Когда Лундбум произнес тост в память о нем и несколько слов, все молчаливо и покорно подняли бокалы, но поспешили сменить тему, едва хозяин дома закончил говорить.
«Возможно, я единственный, кому будет не хватать его, – думает Лундбум, не сводя глаз с Полярной звезды. – Управляющий был человеком жестким, его недолюбливали. Однако он делал свое дело. И мое, – продолжает свою мысль Яльмар. – Все то, чем я так не люблю заниматься, – порядок, дисциплина, отчетность. А теперь я лишился еще и домработницы».
Он пытается отогнать от себя замкнутое лицо Щепки. Она сама всегда веселая, словно солнечный лучик, в точности как…
Элина.
Но он не будет думать об Элине. Нельзя. Ничего уже не вернешь. И сделанного не воротишь.
Пегас, Бык и Возничий[41]смотрят на него своими холодным глазами. Стоя во дворе среди студеной зимней ночи, он чувствует, как его охватывает вселенское одиночество. В голове всплывает цитата из Библии: «Когда я взираю на небеса Твои – дело Твоих перстов, на луну и звезды, которые Ты поставил, то что есть человек, что Ты помнишь его, и сын человеческий, что Ты посещаешь его?»[42]
«Я ничтожество», – думает Яльмар Лундбум и внезапно чувствует себя таким же одиноким, как в первый год в младшей школе. Уже тогда – толстяк и мечтатель, с которым никто не дружил.
«А сейчас – не будь у меня шахты, этого дома? Кто я тогда? Мир знает господина директора. А кто знает Яльмара?
Элина, – думает он. – Вправду ли она любила меня? Любила ли? Все эти мужчины, сворачивавшие шеи ей вслед. Письма, которые они подкладывали ей под дверь».
Он отчетливо помнил мягкость ее кожи, юное упругое тело. Свое удивление тогда, в начале – что она желает его, такого старого, ведь он годился ей в отцы.
Грудь сжимается, ему тяжело дышать, сигара падает в снег. Ему становится страшно: а вдруг он упадет и уже не встанет?
«Это всего лишь усталость, – твердит себе Лундбум. – Ничего особенного. Просто переработал».
Неуклюжей походкой он возвращается в дом, расставив руки, чтобы удержать равновесие.
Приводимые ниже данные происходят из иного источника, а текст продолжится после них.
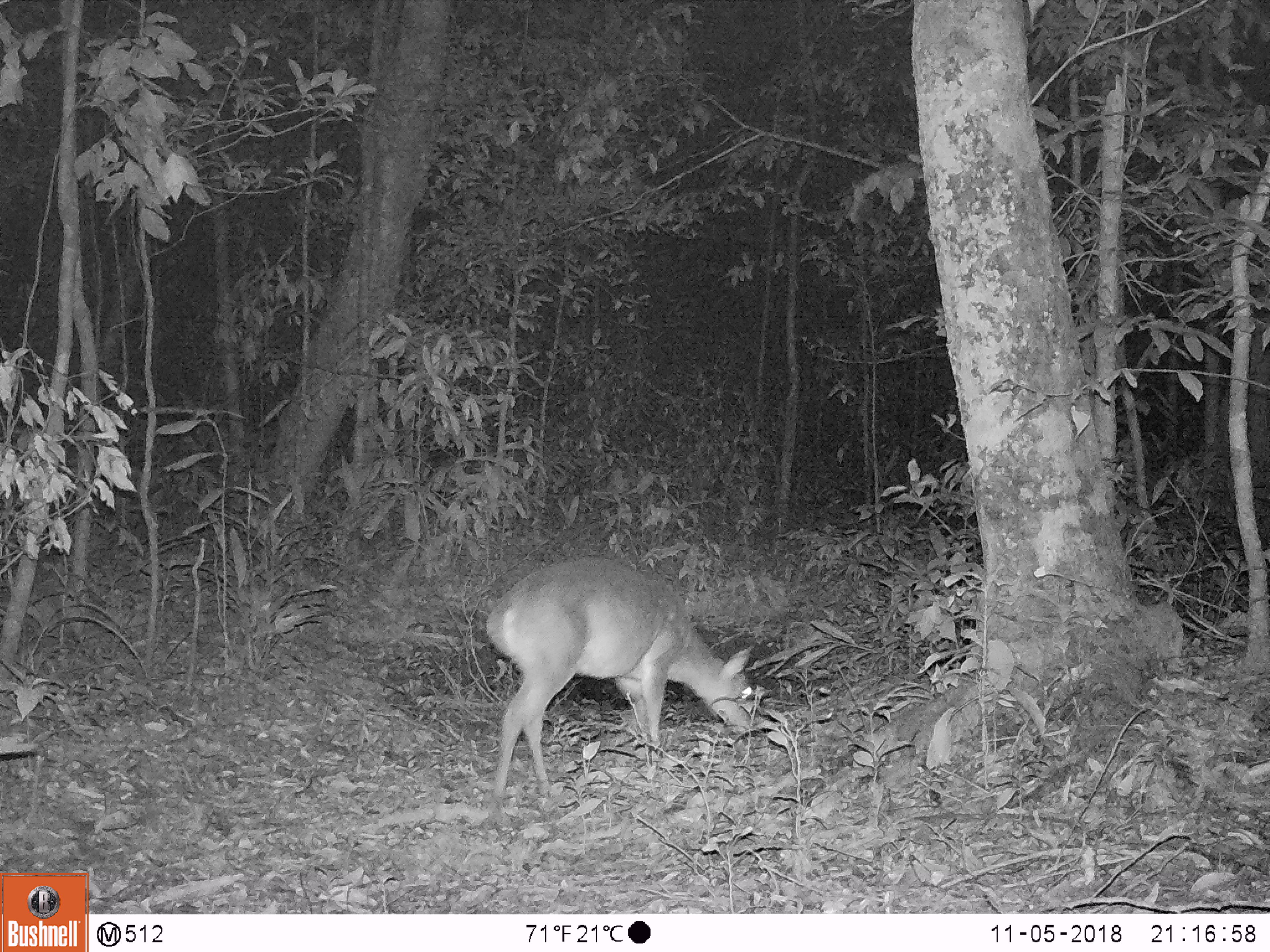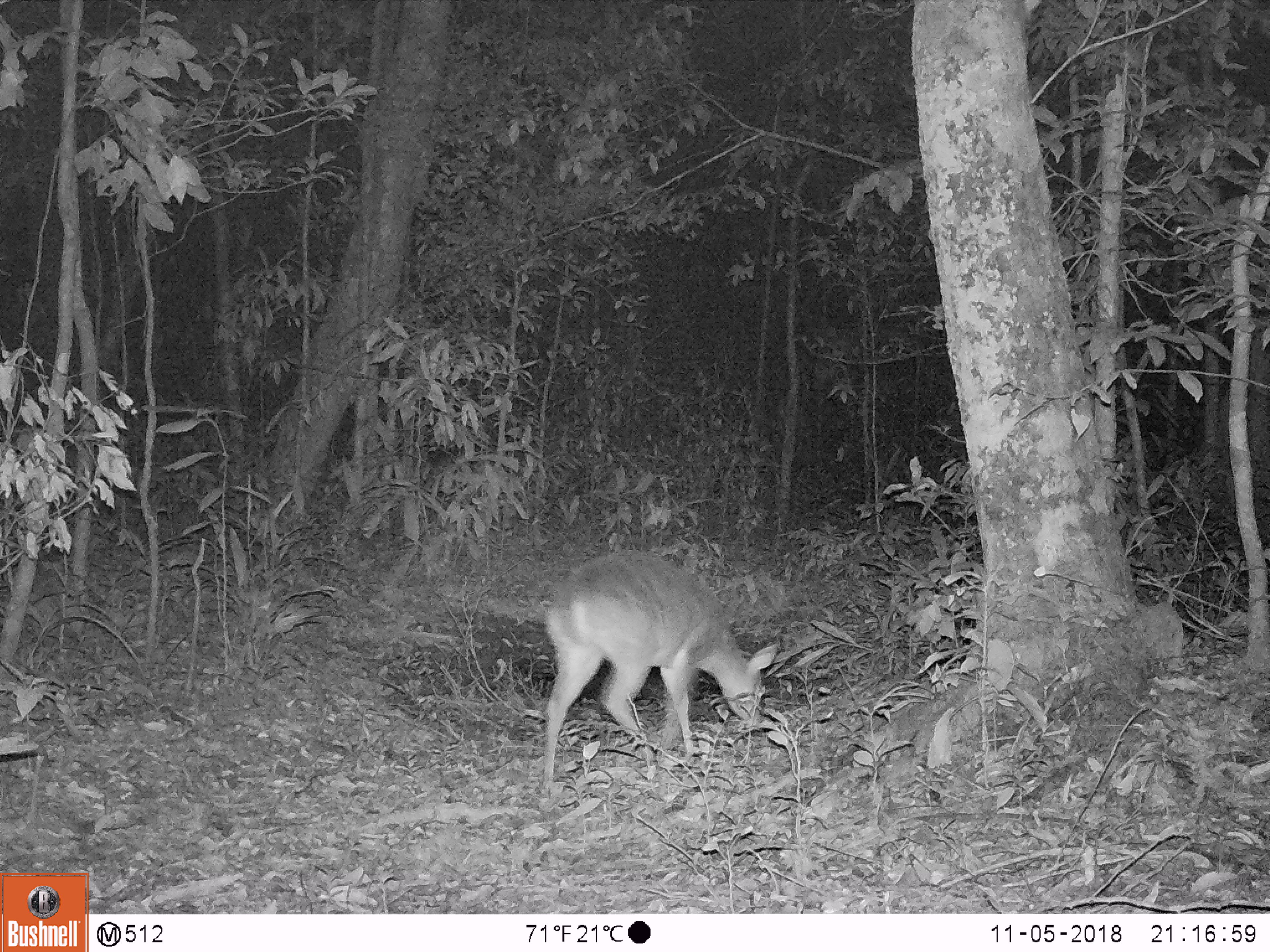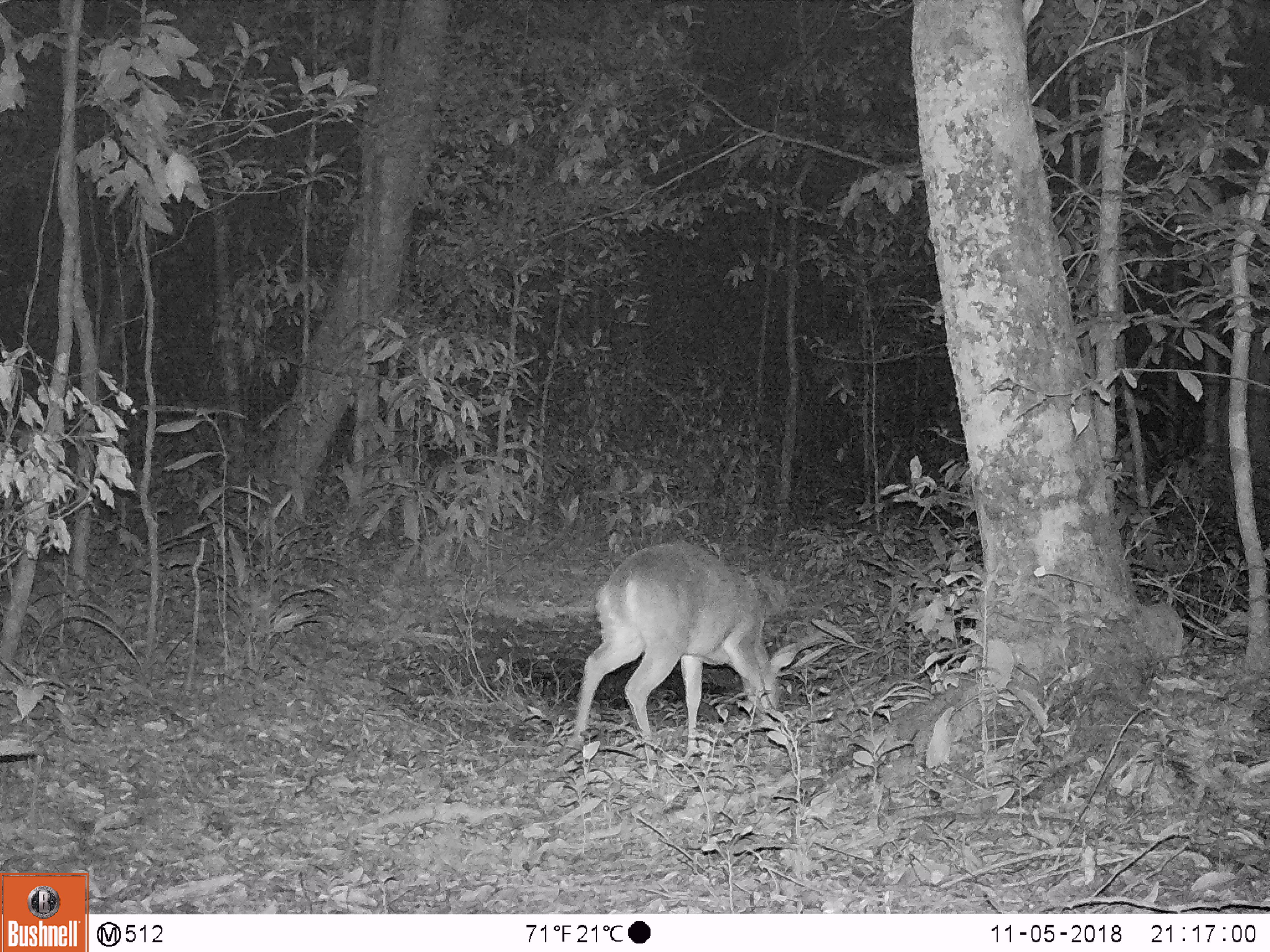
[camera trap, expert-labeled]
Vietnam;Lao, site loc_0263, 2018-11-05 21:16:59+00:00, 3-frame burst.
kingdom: Animalia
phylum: Chordata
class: Mammalia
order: Artiodactyla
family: Cervidae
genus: Muntiacus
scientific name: Muntiacus vuquangensis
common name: large-antlered muntjac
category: large antlered muntjac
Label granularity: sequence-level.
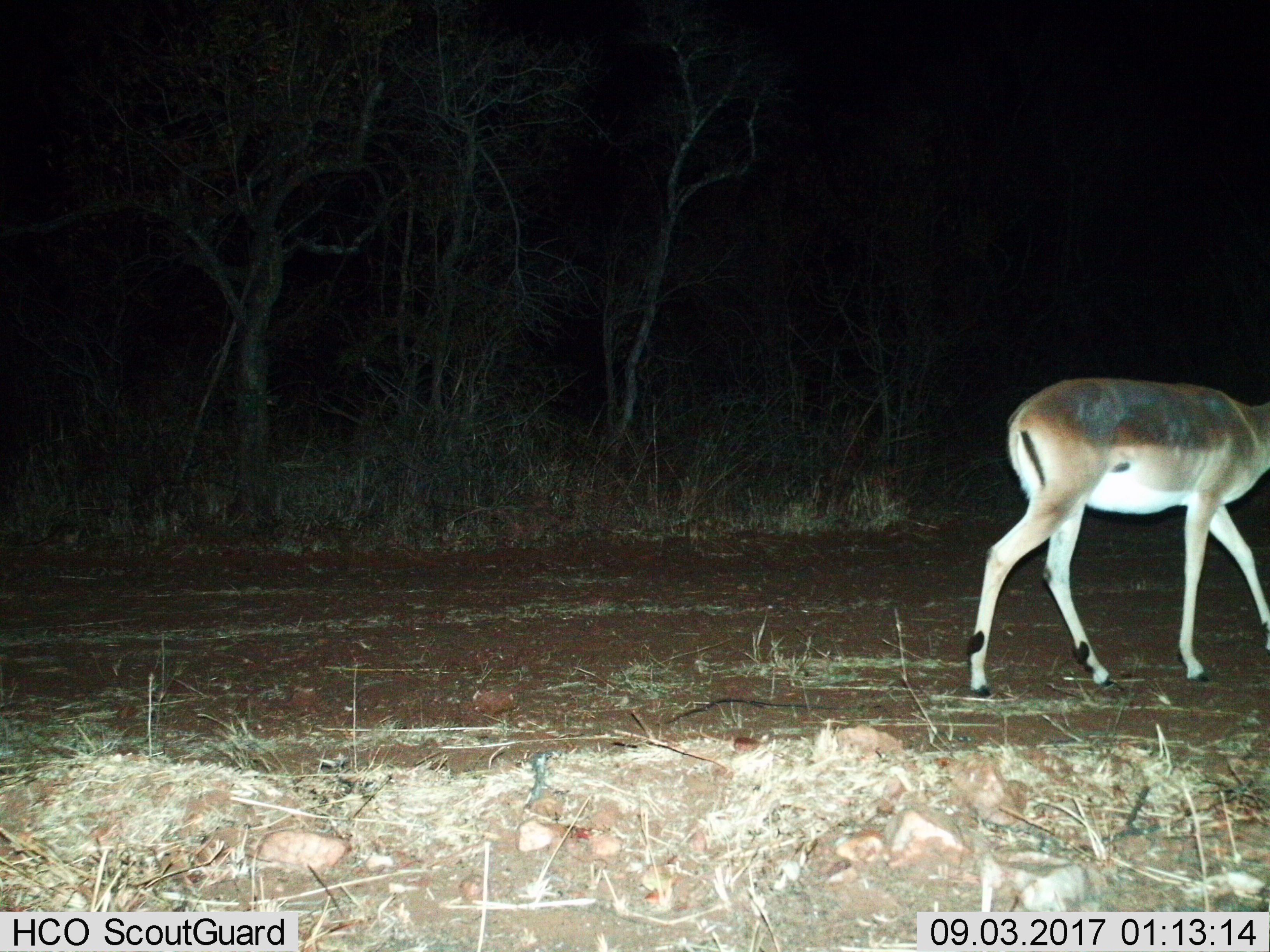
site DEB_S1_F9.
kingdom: Animalia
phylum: Chordata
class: Mammalia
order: Artiodactyla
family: Bovidae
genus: Aepyceros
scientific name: Aepyceros melampus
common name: impala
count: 1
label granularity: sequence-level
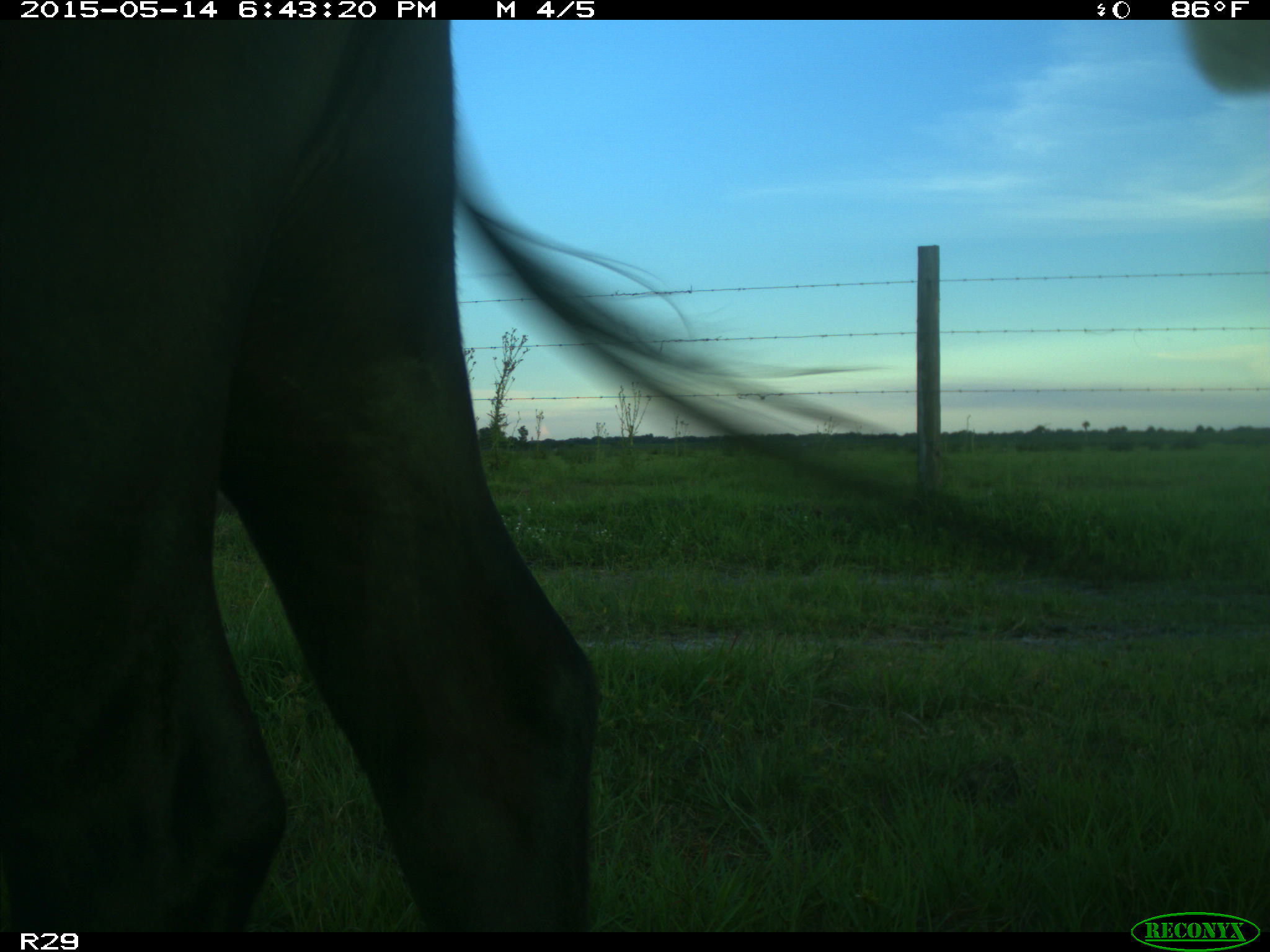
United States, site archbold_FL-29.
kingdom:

Войдя, тяжело опускается на скамью в прихожей.
Ясное дело, мальчик мог бы быть его сыном. Но она ничего не возразила, когда он усомнился. Да и как бы он смог позаботиться о нем? Малышу нужна мать. И он знает, что Щепка и ее жених взяли его себе.
Так будет лучше.
Дом уныло молчалив. В кровати лежат лишь бутылки с горячей водой.
С усилием поднимается он по лестнице в спальню, с каждым шагом повторяя: «Так будет лучше. Так будет лучше».
«Десять миллионов», – думала Ребекка по дороге домой. Акции лежали в ее сумочке на заднем сиденье.
«Канадских долларов», – повторяла она про себя в растерянности, стоя с ними в руках посреди кухни. В конце концов она засунула их под кучу счетов, лежавших на письменном столе.
– Я должна забрать Маркуса, – сказала она собакам. – Подождите меня здесь.
Однако едва она открыла входную дверь, Вера воспользовалась случаем и выскользнула наружу.
– Ну да, понятное дело, – проговорила Ребекка, открывая дверь машины. – Как будто ты когда-нибудь прислушивалась к тому, что я говорю. Стало быть, ты поедешь со мной за Маркусом?
Вера запрыгнула на переднее сиденье. Ребекка слышала, как в доме обиженно скулит Щен.
Она ехала по гравийной дороге, пока не добралась до тропинки, ведущей к реке Раутасэльвен.
Последние лучи солнца исчезли. Небо было темно-синим. В просветах между облаками проглядывала луна. На ветвях деревьев дрожали капли влаги. Пятна снега на земле мерцали в темноте, как зеркала.
Тропинка была скользкая, видимость нулевая. Бревенчатая дорожка через болото оказалась еще хуже.
Вера неслась легким бегом на когтях, но и она, и Ребекка пару раз поскальзывались и плюхались в болото.